#### [Required work]
Reproduce the entries below word for word, starting at the line that contains "Observing this picture, is" and continuing through the last line of the entries.

#### [Records for this exercise]
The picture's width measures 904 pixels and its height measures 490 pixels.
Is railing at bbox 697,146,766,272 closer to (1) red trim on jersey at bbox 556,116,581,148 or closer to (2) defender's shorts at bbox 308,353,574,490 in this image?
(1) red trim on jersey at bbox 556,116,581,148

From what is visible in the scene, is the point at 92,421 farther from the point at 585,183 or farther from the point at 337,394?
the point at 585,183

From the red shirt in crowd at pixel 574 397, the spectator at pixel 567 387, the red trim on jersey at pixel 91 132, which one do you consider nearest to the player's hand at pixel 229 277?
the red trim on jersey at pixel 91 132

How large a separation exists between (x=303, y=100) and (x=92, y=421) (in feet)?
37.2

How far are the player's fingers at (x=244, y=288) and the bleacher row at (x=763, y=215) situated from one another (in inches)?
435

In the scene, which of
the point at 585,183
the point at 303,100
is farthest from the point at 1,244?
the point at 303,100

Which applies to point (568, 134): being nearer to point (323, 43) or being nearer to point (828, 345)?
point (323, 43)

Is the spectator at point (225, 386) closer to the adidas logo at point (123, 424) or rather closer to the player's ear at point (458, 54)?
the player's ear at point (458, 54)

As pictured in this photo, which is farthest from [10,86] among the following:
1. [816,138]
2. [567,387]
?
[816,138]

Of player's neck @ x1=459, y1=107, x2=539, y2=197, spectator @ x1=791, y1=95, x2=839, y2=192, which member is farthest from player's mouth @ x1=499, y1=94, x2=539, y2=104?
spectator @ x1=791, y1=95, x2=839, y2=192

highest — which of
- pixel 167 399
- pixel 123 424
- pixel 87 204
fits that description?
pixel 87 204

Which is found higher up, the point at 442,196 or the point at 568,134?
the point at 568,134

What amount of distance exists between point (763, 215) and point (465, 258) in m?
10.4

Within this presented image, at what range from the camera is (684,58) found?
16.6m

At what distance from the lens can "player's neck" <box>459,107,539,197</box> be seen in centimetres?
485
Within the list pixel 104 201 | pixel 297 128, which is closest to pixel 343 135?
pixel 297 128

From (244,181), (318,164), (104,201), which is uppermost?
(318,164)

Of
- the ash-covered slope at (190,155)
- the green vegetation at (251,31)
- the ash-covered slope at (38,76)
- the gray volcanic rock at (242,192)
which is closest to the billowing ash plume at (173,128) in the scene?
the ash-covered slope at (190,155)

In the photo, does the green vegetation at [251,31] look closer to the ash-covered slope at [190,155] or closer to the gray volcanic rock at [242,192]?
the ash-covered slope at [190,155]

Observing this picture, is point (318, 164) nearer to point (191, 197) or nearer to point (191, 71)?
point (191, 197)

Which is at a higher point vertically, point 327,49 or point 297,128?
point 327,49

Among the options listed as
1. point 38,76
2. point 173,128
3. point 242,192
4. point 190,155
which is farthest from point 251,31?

#### [Task result]
Observing this picture, is point (318, 164) nearer to point (191, 197) or nearer to point (191, 71)?
point (191, 197)

Which is at a higher point vertically, point 327,49 or point 297,128?
point 327,49

Among the options listed as
1. point 38,76
2. point 173,128
3. point 242,192
4. point 190,155
which is farthest from point 251,31?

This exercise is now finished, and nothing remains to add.